EXERCISE:
Copy the data word for word, keeping every line.

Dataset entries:
·····
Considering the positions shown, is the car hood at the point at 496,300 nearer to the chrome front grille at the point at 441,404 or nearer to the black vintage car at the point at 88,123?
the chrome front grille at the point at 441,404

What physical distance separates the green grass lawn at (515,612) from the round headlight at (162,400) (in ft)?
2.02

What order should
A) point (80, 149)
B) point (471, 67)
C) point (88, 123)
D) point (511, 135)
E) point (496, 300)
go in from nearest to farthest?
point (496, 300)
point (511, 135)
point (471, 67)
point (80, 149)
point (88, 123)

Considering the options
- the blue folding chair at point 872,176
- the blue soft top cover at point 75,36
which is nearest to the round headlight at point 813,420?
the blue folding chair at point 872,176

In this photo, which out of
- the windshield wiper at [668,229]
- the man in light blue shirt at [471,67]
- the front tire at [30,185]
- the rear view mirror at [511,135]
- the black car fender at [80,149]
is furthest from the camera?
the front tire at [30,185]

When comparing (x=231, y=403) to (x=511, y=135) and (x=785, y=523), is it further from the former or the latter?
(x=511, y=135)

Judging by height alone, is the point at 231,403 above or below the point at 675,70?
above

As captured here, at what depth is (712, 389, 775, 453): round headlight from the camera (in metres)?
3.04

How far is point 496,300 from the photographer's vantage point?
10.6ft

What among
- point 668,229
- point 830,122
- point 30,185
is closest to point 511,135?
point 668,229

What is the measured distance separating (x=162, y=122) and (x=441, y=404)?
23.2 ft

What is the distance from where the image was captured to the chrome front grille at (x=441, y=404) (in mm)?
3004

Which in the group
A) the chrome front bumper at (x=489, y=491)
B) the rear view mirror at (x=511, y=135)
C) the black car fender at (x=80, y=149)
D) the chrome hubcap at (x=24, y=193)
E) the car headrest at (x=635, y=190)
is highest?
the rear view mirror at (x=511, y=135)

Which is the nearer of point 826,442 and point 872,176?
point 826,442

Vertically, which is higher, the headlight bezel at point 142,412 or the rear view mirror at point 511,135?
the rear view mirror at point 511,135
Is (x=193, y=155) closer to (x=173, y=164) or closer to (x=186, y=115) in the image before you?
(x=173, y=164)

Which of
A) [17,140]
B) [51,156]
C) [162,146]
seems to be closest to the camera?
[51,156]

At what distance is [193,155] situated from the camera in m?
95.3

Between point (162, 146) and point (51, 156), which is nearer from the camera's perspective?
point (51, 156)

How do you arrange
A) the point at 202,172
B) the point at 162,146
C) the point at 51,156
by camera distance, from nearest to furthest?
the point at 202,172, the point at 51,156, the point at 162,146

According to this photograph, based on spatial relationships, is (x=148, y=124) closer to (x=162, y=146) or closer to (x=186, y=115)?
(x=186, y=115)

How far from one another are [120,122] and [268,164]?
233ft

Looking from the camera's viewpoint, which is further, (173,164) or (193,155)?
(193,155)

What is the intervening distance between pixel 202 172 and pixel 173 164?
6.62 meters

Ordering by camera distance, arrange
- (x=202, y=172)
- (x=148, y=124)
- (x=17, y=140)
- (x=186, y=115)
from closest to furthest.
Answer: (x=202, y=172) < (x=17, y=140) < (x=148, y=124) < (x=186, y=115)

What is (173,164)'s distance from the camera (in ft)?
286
·····
COMPLETE ANSWER:
Considering the positions shown, is the car hood at the point at 496,300 nearer to the chrome front grille at the point at 441,404 or nearer to the black vintage car at the point at 88,123?
the chrome front grille at the point at 441,404

What physical distance separates the green grass lawn at (515,612) from the round headlight at (162,400) (in ft)?
2.02

What order should
A) point (80, 149)
B) point (471, 67)
C) point (88, 123)
D) point (511, 135)
E) point (496, 300)
go in from nearest to farthest?
point (496, 300)
point (511, 135)
point (471, 67)
point (80, 149)
point (88, 123)

Considering the options
- the blue folding chair at point 872,176
- the blue soft top cover at point 75,36
which is nearest to the round headlight at point 813,420?
the blue folding chair at point 872,176

In this photo, which out of
- the windshield wiper at [668,229]
- the man in light blue shirt at [471,67]
- the front tire at [30,185]
- the rear view mirror at [511,135]
- the black car fender at [80,149]
is furthest from the camera?
the front tire at [30,185]

When comparing (x=231, y=403) to (x=511, y=135) and (x=785, y=523), is it further from the former or the latter?
(x=511, y=135)

Judging by height alone, is the point at 231,403 above or below the point at 675,70?
above

As captured here, at what depth is (712, 389, 775, 453): round headlight from the camera (in metres)?
3.04

How far is point 496,300 from the photographer's vantage point?
10.6ft

What among
- point 668,229
- point 830,122
- point 30,185
is closest to point 511,135?
point 668,229

What is the measured distance separating (x=162, y=122) and (x=441, y=404)?
23.2 ft

What is the distance from where the image was captured to the chrome front grille at (x=441, y=404) (in mm)?
3004

Which in the group
A) the chrome front bumper at (x=489, y=491)
B) the rear view mirror at (x=511, y=135)
C) the black car fender at (x=80, y=149)
D) the chrome hubcap at (x=24, y=193)
E) the car headrest at (x=635, y=190)
is highest?
the rear view mirror at (x=511, y=135)

Which is the nearer of point 826,442 and point 872,176?
point 826,442

Vertically, which is higher, the headlight bezel at point 142,412 or the rear view mirror at point 511,135?
the rear view mirror at point 511,135
Is (x=193, y=155) closer to (x=173, y=164) or closer to (x=186, y=115) in the image before you?
(x=173, y=164)

Which of
A) [17,140]
B) [51,156]
C) [162,146]
seems to be closest to the camera?
[51,156]

At what distance is [193,155] situated from the camera in m?
95.3

Between point (162, 146) and point (51, 156), which is nearer from the camera's perspective?
point (51, 156)

How do you arrange
A) the point at 202,172
B) the point at 162,146
C) the point at 51,156
by camera distance, from nearest to furthest?
the point at 202,172, the point at 51,156, the point at 162,146

According to this photograph, based on spatial relationships, is (x=148, y=124) closer to (x=162, y=146) or closer to (x=186, y=115)?
(x=186, y=115)

How far from one another are [120,122] and [268,164]?
233ft

Looking from the camera's viewpoint, which is further, (173,164) or (193,155)?
(193,155)

What is the intervening distance between pixel 202 172 and pixel 173 164?
6.62 meters

Ordering by camera distance, arrange
- (x=202, y=172)
- (x=148, y=124)
- (x=17, y=140)
- (x=186, y=115)
from closest to furthest.
Answer: (x=202, y=172) < (x=17, y=140) < (x=148, y=124) < (x=186, y=115)

What is (173,164)'s distance from the camera (in ft)?
286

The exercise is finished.